■ EXTRACT PROVIDED ■
——

Infant Mortality Rate in HaitiThe infant mortality rate in Haiti is the highest in the Western Hemisphere. While the rate has been decreasing since 2000, recent environmental disasters beginning with the 2010 earthquake have created many setbacks. Here are five facts about Haitian infant mortality:

1-      In 2016 the infant mortality rate in Haiti – deaths of children aged one year or younger – was 52.2 per 1,000 live births, whereas the U.S. rate was 5.6 per 1,000. The main reasons for the high ratio in Haiti come down to crushing poverty, poor health infrastructure and the lack of accessible healthcare.

2-      75 percent of mothers in Haiti give birth at home, without a skilled birth attendant or access to emergency childbirth services. The main reason for this is that much of Haiti is rural and underdeveloped. With 55 percent of Haitians living in rural areas, most mothers do not have access to proper medical facilities, emergency transportation, or skilled midwives. This leaves the majority of mothers in Haiti without the proper support through labor.

3-      The maternal mortality rate of the country was 359 to 100,000 live births in 2015. Most of the maternal deaths in Haiti are preventable as they are mostly caused by eclampsia, sepsis and postpartum hemorrhages. Reducing this ratio is important, as children who have lost their mothers are 10 times more likely to die prematurely than those who are with their mothers.

——

■ INFORMATION PROVIDED ■
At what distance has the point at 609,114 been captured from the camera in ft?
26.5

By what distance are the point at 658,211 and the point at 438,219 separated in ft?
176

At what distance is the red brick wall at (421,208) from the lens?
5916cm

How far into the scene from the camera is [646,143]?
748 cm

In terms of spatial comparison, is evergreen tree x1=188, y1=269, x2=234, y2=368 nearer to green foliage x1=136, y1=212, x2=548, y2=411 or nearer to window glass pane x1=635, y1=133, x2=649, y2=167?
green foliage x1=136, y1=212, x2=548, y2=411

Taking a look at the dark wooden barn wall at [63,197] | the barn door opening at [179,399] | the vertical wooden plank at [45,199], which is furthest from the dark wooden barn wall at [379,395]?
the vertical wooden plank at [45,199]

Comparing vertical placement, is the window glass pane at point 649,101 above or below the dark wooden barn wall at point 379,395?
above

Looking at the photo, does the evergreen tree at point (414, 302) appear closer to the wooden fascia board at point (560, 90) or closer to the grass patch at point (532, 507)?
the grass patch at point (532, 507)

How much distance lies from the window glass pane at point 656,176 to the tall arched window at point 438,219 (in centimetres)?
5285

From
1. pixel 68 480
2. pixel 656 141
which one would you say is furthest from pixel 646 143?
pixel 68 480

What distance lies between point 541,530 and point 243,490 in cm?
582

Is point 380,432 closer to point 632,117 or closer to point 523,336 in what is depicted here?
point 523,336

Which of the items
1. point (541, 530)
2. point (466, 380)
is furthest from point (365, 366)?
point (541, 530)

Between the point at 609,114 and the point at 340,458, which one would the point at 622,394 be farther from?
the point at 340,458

——

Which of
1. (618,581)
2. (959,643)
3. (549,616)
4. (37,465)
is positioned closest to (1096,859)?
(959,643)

——

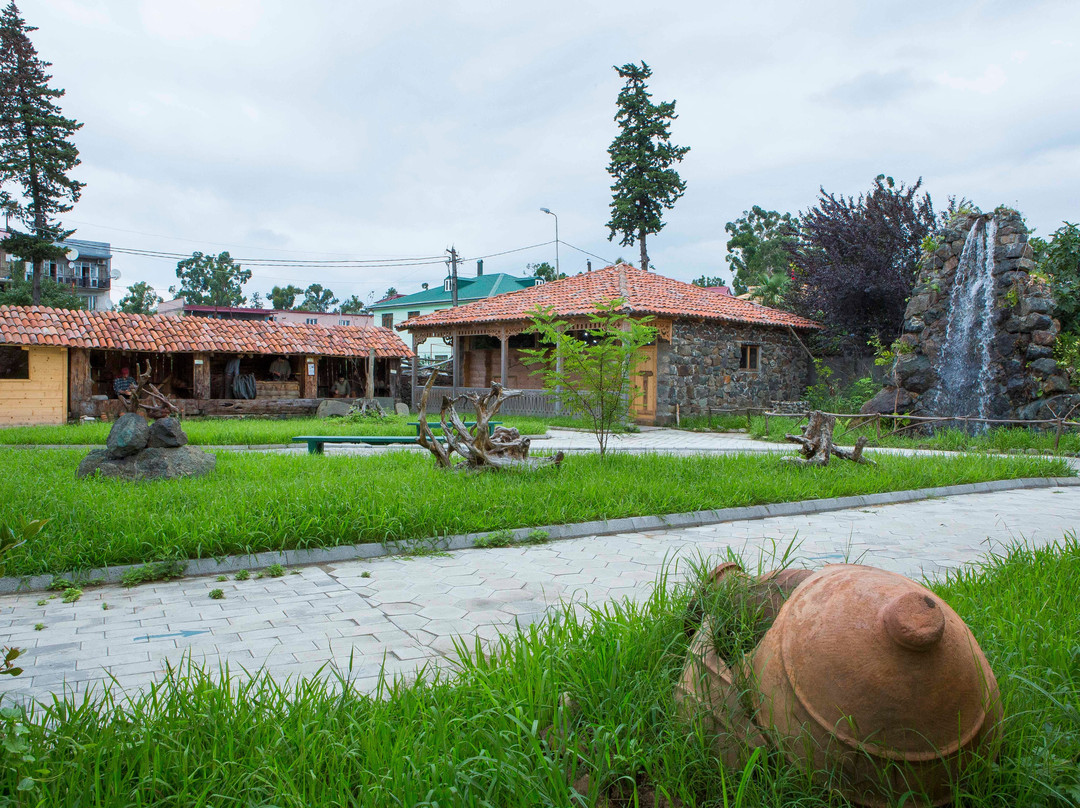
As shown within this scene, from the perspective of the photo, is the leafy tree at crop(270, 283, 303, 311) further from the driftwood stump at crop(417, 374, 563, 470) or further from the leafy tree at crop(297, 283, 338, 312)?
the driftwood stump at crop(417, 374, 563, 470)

——

■ THINGS TO DO ■
(1) In the text on infant mortality in Haiti, what was the maternal mortality rate in 2015?
(2) Rewrite the paragraph of the text on infant mortality in Haiti that begins "75 percent of mothers in Haiti give birth at home" as a short bulleted list that keeps its main facts.

■ TASK RESPONSES ■
(1) 359 per 100,000 live births.

(2)
- 75 percent of Haitian mothers give birth at home, without a skilled birth attendant or emergency childbirth services.
- The main reason is that much of Haiti is rural and underdeveloped.
- 55 percent of Haitians live in rural areas, so most mothers lack proper medical facilities, emergency transportation, or skilled midwives.
- As a result, most mothers in Haiti do not have proper support through labor.